Otis, il protagonista del film, è irascibile, supponente, arrogante, depresso, dominato da sentimenti di rabbia che lo portano a essere la peggiore versione di se stesso, assecondando eliche di un DNA scritte da altri e imposte alle generazioni future con un lavaggio del cervello crudele.
Però Honey Boy si concentra sull’Otis bambino, sul suo essere un attore estremamente talentuoso ma utilizzato come riscatto sociale da un padre violento ossessionato da quello che avrebbe potuto essere e non è stato, un personaggio da rodeo, un clown che della maschera ha solamente il suo rovescio, configurandosi come una presenza caustica per il giovane Otis.
Honey Boy avrebbe potuto scivolare facilmente nella retorica del dramma caricaturale, mentre sceglie invece di utilizzare dei paralleli, messi in scena con molta grazia dalla regia di Alma Har’el, fondendo lo stilema del cinema indipendente e intimista americano a un taglio incredibilmente dolce, riuscendo a portare a schermo una delle scene d’amore - non di sesso, attenzione - tra due ragazzini, come raramente si è visto sul grande schermo.

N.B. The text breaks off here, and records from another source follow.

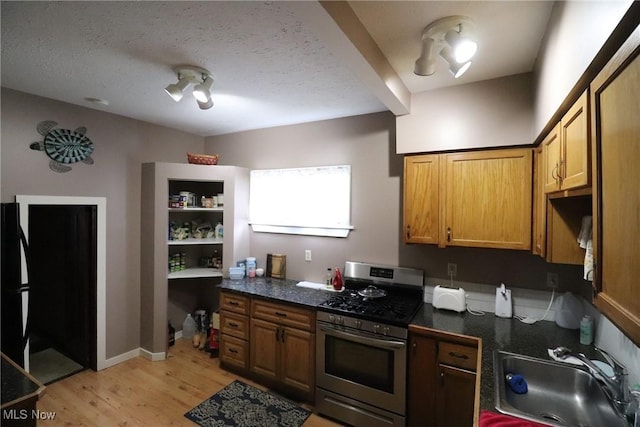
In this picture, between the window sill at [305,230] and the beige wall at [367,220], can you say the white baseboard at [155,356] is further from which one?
the window sill at [305,230]

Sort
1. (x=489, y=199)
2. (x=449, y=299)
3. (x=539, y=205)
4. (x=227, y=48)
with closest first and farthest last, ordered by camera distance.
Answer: (x=227, y=48) → (x=539, y=205) → (x=489, y=199) → (x=449, y=299)

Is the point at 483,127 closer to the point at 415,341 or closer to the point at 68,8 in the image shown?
the point at 415,341

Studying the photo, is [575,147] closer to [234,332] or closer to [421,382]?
[421,382]

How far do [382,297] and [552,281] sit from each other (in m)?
1.26

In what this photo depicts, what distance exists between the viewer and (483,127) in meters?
2.07

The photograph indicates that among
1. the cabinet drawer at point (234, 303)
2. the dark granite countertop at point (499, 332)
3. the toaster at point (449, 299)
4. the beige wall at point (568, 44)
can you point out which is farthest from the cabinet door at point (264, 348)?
the beige wall at point (568, 44)

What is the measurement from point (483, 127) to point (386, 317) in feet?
5.01

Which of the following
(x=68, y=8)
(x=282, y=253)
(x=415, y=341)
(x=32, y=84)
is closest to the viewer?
(x=68, y=8)

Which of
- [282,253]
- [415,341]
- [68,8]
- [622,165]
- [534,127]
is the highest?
[68,8]

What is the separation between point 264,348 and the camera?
2.68m

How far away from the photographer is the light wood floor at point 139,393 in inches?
89.7

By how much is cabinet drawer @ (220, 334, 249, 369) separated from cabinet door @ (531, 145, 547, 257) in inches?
99.7

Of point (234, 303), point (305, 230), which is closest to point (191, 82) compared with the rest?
point (305, 230)

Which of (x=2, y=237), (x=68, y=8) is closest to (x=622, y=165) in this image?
(x=68, y=8)
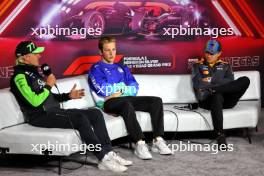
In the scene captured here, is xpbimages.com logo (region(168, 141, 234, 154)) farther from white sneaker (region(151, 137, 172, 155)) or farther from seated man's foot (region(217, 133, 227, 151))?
white sneaker (region(151, 137, 172, 155))

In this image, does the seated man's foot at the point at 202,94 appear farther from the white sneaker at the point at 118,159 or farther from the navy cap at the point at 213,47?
the white sneaker at the point at 118,159

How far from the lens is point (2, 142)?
4.28 m

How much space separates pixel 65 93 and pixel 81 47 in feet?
4.30

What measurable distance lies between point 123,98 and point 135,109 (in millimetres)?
178

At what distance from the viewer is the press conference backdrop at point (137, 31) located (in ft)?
18.8

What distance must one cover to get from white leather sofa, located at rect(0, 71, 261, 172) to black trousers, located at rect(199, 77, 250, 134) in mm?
89

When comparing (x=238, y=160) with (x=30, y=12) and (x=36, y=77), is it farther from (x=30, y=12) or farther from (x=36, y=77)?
(x=30, y=12)

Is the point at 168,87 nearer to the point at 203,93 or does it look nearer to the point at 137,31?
the point at 203,93

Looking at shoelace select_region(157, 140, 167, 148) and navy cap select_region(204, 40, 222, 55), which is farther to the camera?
navy cap select_region(204, 40, 222, 55)

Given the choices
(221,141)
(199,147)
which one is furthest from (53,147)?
(221,141)

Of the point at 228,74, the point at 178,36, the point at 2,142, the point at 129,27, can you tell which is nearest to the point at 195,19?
the point at 178,36

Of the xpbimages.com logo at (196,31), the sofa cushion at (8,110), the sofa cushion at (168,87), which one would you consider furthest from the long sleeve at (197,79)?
the sofa cushion at (8,110)

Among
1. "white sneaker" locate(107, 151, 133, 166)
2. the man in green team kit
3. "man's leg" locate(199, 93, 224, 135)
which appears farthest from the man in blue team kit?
"man's leg" locate(199, 93, 224, 135)

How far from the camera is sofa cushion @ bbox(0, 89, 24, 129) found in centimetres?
436
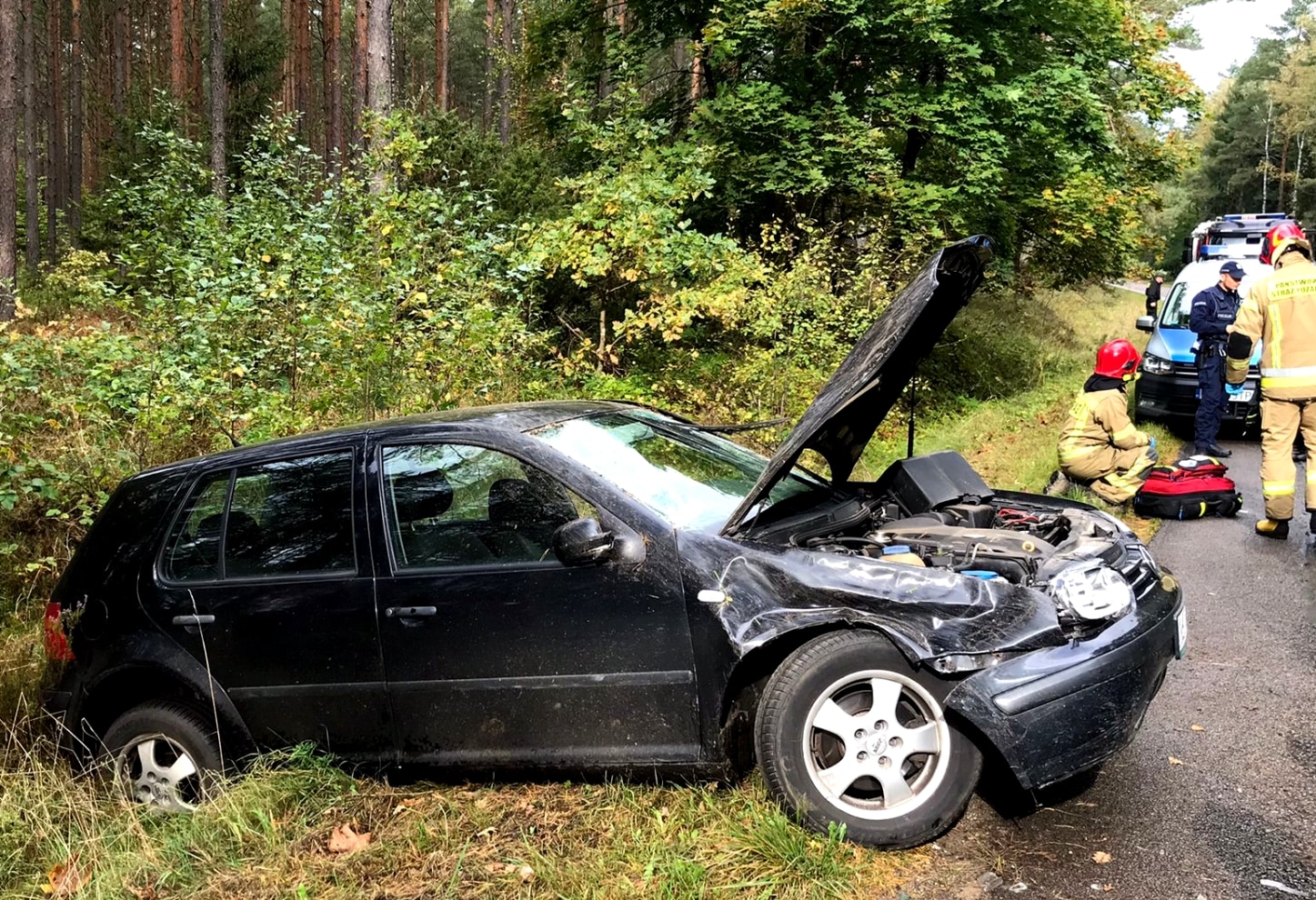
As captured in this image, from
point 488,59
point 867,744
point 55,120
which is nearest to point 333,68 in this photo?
point 488,59

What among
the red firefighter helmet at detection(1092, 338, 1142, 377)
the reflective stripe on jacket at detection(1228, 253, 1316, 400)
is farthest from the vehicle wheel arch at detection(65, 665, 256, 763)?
the reflective stripe on jacket at detection(1228, 253, 1316, 400)

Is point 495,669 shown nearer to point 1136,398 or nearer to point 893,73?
point 1136,398

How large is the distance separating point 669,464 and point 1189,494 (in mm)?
5399

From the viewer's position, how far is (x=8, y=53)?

Il racconto vive di visioni, di un Otis adulto che entra nei ricordi e si muove nel presente di una ricerca confusa e arrabbiata, trovando nel passato non solo ricordi dolorosi ma delle immagini estremamente eteree, a rappresentazione di come gli assoluti non esistano e di come anche un rapporto spezzato e affettivamente brutale come quello che ha con il padre, possa celare molti ricordi positivi, piacevoli, evocando una nostalgia indecifrabile.
Un aspetto che rende la regia e la messa in scena di Alma Har’el fondamentali, poiché Honey Boy vive di tramonti, di luci del mattino, di nottate al neon e di pochi momenti plumbei, cosa che nei drammi americani generalmente domina la scena, proponendo la complessità di certi sentimenti anche visivamente.
Otis ha vissuto molta tristezza ma, nella fatiscenza della sua età dell’infanzia e dell’adolescenza vissuta in un motel di Hollywood, ha anche trovato il piacere dell’abbraccio di una donna, l’innocenza di un bacio dato non per forza per arrivare al sesso, di un momento intimo creato solamente per sentirsi bene.
Per guarirsi a vicenda e non per distrarsi.
Il racconto di Honey Boy sceneggiato da Shia LaBeouf dimostra come l’uomo si componga di molte parti complesse e di come la rabbia che porta certi uomini a essere mostri orribili sia un qualcosa da disinnescare, come la furia di un mostro che combatte una folla di popolani armati di torce e forconi.
Un film dalla scrittura onesta, pura, dove convivono l’amore e l’abuso fisico e psicologico, dove la rabbia si mescola con la gentilezza e dove le risate e le lacrime camminano con i tramonti rosa e arancioni e le notti blu e rosse di neon e gli abbracci e le carezze e gli schiaffi e le sigarette fumate di nascosto.
Shia LaBeouf porta al cinema una sceneggiatura piena di grazia e una prova d’attore memorabile, regalando allo spettatore un attore bambino formidabile nell’interpretare una parte complessa e una storia resa sublime dai contrasti, dalle sfumature e dalla cruda onestà.
Honey Boy è un film autentico, quasi europeo nel suo modo di trattare le sfaccettature dei sentimenti del protagonista e nella sua matura consapevolezza di come il rapporto con il padre sia stato funestato da terribili maltrattamenti come da momenti di felicità.